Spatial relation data
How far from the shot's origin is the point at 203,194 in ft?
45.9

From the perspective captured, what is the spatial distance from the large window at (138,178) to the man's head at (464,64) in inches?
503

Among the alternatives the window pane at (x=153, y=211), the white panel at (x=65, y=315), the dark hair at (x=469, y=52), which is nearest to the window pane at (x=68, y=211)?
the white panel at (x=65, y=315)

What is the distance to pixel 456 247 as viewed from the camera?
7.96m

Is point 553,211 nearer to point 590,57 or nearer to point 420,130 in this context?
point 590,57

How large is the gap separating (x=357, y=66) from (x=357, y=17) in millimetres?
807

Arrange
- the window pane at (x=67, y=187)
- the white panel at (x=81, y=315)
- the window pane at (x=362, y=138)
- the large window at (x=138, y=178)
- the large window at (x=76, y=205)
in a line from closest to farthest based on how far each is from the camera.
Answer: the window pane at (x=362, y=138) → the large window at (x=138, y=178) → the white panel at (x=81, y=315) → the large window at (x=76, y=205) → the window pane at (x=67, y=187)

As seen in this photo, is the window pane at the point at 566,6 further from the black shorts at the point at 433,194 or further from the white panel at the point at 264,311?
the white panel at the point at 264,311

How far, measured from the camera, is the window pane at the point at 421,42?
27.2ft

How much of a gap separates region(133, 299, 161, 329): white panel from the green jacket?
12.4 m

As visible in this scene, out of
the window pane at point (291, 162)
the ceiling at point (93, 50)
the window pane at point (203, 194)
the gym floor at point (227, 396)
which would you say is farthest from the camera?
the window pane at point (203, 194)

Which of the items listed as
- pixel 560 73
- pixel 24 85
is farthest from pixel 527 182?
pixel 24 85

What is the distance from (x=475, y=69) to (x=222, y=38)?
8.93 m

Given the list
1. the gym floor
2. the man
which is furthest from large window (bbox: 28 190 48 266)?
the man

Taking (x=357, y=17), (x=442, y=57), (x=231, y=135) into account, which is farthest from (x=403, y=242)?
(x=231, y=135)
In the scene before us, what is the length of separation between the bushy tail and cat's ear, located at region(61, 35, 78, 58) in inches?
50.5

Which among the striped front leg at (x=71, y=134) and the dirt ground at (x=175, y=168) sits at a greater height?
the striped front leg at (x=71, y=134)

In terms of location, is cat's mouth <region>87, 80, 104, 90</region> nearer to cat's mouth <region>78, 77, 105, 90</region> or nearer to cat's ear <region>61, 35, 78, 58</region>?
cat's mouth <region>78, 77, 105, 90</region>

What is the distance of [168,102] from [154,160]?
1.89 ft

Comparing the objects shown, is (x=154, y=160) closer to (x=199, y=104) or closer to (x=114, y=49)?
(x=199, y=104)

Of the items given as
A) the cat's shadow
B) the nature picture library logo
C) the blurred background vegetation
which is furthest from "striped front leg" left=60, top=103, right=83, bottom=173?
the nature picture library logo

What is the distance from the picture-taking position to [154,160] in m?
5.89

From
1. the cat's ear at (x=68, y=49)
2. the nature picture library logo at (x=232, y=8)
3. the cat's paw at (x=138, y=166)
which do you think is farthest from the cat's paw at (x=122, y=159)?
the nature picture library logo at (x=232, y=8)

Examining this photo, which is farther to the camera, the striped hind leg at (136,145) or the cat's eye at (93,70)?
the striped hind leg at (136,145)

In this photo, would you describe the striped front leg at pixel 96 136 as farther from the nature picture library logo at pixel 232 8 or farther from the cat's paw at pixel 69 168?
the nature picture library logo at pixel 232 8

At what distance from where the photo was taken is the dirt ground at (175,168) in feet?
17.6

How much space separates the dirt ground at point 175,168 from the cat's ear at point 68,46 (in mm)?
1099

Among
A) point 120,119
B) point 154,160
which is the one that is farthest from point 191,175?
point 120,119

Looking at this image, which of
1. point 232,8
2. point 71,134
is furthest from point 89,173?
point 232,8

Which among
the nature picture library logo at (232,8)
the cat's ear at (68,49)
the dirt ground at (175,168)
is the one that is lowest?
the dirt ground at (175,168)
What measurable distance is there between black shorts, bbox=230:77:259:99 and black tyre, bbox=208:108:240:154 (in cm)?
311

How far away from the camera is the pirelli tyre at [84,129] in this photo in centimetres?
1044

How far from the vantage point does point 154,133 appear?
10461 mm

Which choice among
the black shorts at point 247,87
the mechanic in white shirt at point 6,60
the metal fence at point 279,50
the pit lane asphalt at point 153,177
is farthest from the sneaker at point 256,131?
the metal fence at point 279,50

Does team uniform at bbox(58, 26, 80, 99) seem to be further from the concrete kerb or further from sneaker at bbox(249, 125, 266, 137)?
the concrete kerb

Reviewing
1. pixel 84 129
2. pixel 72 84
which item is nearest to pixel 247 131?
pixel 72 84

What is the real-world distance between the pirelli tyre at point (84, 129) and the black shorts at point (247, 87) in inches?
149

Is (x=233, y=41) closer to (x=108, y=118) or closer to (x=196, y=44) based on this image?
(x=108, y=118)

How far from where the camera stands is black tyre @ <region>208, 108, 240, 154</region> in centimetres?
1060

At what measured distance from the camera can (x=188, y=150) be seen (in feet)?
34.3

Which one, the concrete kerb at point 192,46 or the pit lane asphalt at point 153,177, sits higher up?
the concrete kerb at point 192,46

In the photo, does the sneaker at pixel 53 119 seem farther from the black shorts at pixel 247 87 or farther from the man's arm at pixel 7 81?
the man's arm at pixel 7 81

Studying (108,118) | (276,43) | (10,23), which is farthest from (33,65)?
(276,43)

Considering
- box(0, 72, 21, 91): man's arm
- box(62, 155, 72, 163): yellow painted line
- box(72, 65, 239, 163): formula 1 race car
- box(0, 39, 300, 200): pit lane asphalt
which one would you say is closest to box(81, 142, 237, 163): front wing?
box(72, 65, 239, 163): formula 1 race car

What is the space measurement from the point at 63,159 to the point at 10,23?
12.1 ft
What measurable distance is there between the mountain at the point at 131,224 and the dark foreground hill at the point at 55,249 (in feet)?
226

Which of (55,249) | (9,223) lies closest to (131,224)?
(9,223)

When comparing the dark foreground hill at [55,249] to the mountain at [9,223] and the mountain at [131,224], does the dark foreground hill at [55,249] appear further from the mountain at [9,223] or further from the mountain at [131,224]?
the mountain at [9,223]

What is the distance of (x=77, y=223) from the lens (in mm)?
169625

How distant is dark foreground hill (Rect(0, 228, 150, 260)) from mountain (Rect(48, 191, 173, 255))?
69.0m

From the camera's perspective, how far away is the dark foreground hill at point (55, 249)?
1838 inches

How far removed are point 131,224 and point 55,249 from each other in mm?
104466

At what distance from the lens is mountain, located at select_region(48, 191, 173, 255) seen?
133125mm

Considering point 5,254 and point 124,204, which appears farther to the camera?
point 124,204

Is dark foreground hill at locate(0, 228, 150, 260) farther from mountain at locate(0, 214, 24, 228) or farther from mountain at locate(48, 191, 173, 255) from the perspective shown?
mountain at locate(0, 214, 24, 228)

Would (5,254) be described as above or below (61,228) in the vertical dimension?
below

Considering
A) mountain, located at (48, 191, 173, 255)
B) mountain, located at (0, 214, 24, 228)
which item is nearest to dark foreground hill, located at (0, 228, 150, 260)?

▸ **Objective**:
Write out the material exactly as given.

▸ **Exercise solution**:
How far from the shot's origin is the point at 203,194 in ft?
45.9

From the perspective captured, what is the spatial distance from the large window at (138,178) to the man's head at (464,64) in inches?
503

Among the alternatives the window pane at (x=153, y=211), the white panel at (x=65, y=315), the dark hair at (x=469, y=52), which is nearest to the window pane at (x=68, y=211)?
the white panel at (x=65, y=315)

What is the distance to pixel 456 247 as viewed from the camera?
7.96m

Is point 553,211 nearer to point 590,57 or nearer to point 420,130 in this context?
point 590,57

How large is the gap separating (x=357, y=66) from (x=357, y=17) in millimetres?
807

Arrange
- the window pane at (x=67, y=187)
- the white panel at (x=81, y=315)
- the window pane at (x=362, y=138)
- the large window at (x=138, y=178)
- the large window at (x=76, y=205)
in a line from closest to farthest based on how far each is from the camera.
Answer: the window pane at (x=362, y=138) → the large window at (x=138, y=178) → the white panel at (x=81, y=315) → the large window at (x=76, y=205) → the window pane at (x=67, y=187)

As seen in this photo, is the window pane at the point at 566,6 further from the black shorts at the point at 433,194 or further from the white panel at the point at 264,311?
the white panel at the point at 264,311

How far, measured from the camera, is the window pane at the point at 421,42?
27.2ft

How much of a gap separates region(133, 299, 161, 329): white panel from the green jacket?
12.4 m

As visible in this scene, out of
the window pane at point (291, 162)
the ceiling at point (93, 50)
the window pane at point (203, 194)
the gym floor at point (227, 396)
which would you say is farthest from the camera?
the window pane at point (203, 194)

Which of the items listed as
- pixel 560 73
- pixel 24 85
is farthest from pixel 527 182?
pixel 24 85

What is the distance from (x=475, y=69) to (x=222, y=38)?
8.93 m

Given the list
1. the gym floor
2. the man
which is furthest from large window (bbox: 28 190 48 266)?
the man

Taking (x=357, y=17), (x=442, y=57), (x=231, y=135) into account, which is farthest from (x=403, y=242)?
(x=231, y=135)
In the scene before us, what is the length of separation between the bushy tail and cat's ear, located at region(61, 35, 78, 58) in inches?
50.5

Which among the striped front leg at (x=71, y=134) and the dirt ground at (x=175, y=168) sits at a greater height?
the striped front leg at (x=71, y=134)

In terms of location, is cat's mouth <region>87, 80, 104, 90</region> nearer to cat's mouth <region>78, 77, 105, 90</region> or nearer to cat's ear <region>61, 35, 78, 58</region>?
cat's mouth <region>78, 77, 105, 90</region>

What is the distance of [168,102] from [154,160]?
1.89 ft

Comparing the objects shown, is (x=154, y=160) closer to (x=199, y=104) or closer to (x=114, y=49)?
(x=199, y=104)

Of the items given as
A) the cat's shadow
B) the nature picture library logo
C) the blurred background vegetation
which is furthest from "striped front leg" left=60, top=103, right=83, bottom=173?
the nature picture library logo

What is the distance from the picture-taking position to [154,160] in m?
5.89

From
1. the cat's ear at (x=68, y=49)
2. the nature picture library logo at (x=232, y=8)
3. the cat's paw at (x=138, y=166)
which do you think is farthest from the cat's paw at (x=122, y=159)?
the nature picture library logo at (x=232, y=8)

Examining this photo, which is farther to the camera, the striped hind leg at (136,145) or the cat's eye at (93,70)?
the striped hind leg at (136,145)

In this photo, would you describe the striped front leg at pixel 96 136 as farther from the nature picture library logo at pixel 232 8 or farther from the cat's paw at pixel 69 168?
the nature picture library logo at pixel 232 8

At what distance from where the photo was taken is the dirt ground at (175,168) in feet?
17.6

How much space separates the dirt ground at point 175,168 from the cat's ear at point 68,46 (in mm)?
1099

Among
A) point 120,119
B) point 154,160
which is the one that is farthest from point 191,175?
point 120,119

Looking at this image, which of
1. point 232,8
2. point 71,134
is furthest from point 89,173?
point 232,8

Which among
the nature picture library logo at (232,8)
the cat's ear at (68,49)
the dirt ground at (175,168)
is the one that is lowest?
the dirt ground at (175,168)
What measurable distance is there between black shorts, bbox=230:77:259:99 and black tyre, bbox=208:108:240:154 (in cm)?
311

How far away from the camera is the pirelli tyre at [84,129] in this photo in centimetres?
1044

How far from the vantage point does point 154,133 appear?
10461 mm

Which choice among
the black shorts at point 247,87
the mechanic in white shirt at point 6,60
the metal fence at point 279,50
the pit lane asphalt at point 153,177
is farthest from the sneaker at point 256,131?
the metal fence at point 279,50

Does team uniform at bbox(58, 26, 80, 99) seem to be further from the concrete kerb or further from sneaker at bbox(249, 125, 266, 137)?
the concrete kerb

Reviewing
1. pixel 84 129
2. pixel 72 84
which item is nearest to pixel 247 131?
pixel 72 84

What is the real-world distance between the pirelli tyre at point (84, 129) and the black shorts at point (247, 87) in inches?
149

Is (x=233, y=41) closer to (x=108, y=118) or closer to (x=196, y=44) based on this image?
(x=108, y=118)

How far from where the camera stands is black tyre @ <region>208, 108, 240, 154</region> in centimetres?
1060

At what measured distance from the camera can (x=188, y=150) be seen (in feet)?
34.3

Which one, the concrete kerb at point 192,46 or the pit lane asphalt at point 153,177, sits higher up?
the concrete kerb at point 192,46

In the photo, does the sneaker at pixel 53 119 seem farther from the black shorts at pixel 247 87 or farther from the man's arm at pixel 7 81?
the man's arm at pixel 7 81

Studying (108,118) | (276,43) | (10,23), which is farthest from (33,65)?
(276,43)

Considering
- box(0, 72, 21, 91): man's arm
- box(62, 155, 72, 163): yellow painted line
- box(72, 65, 239, 163): formula 1 race car
- box(0, 39, 300, 200): pit lane asphalt
which one would you say is closest to box(81, 142, 237, 163): front wing?
box(72, 65, 239, 163): formula 1 race car

What is the space measurement from the point at 63,159 to the point at 10,23?
12.1 ft
What measurable distance is there between the mountain at the point at 131,224 and the dark foreground hill at the point at 55,249 (in feet)?
226

Which of (55,249) | (9,223) lies closest to (131,224)?
(9,223)

When comparing the dark foreground hill at [55,249] to the mountain at [9,223] and the mountain at [131,224], does the dark foreground hill at [55,249] appear further from the mountain at [9,223] or further from the mountain at [131,224]?
the mountain at [9,223]

What is the distance of (x=77, y=223) from the lens (in mm)?
169625

How distant is dark foreground hill (Rect(0, 228, 150, 260)) from mountain (Rect(48, 191, 173, 255))?
69.0m

From the camera's perspective, how far away is the dark foreground hill at point (55, 249)?
1838 inches

How far removed are point 131,224 and point 55,249 from each other in mm?
104466

At what distance from the lens is mountain, located at select_region(48, 191, 173, 255) seen?
133125mm

Considering point 5,254 and point 124,204, which appears farther to the camera?
point 124,204

Is dark foreground hill at locate(0, 228, 150, 260) farther from mountain at locate(0, 214, 24, 228) or farther from mountain at locate(48, 191, 173, 255) from the perspective shown?
mountain at locate(0, 214, 24, 228)

Would (5,254) be described as above or below (61,228) in the vertical dimension?
below

Considering
A) mountain, located at (48, 191, 173, 255)
B) mountain, located at (0, 214, 24, 228)
which item is nearest to dark foreground hill, located at (0, 228, 150, 260)?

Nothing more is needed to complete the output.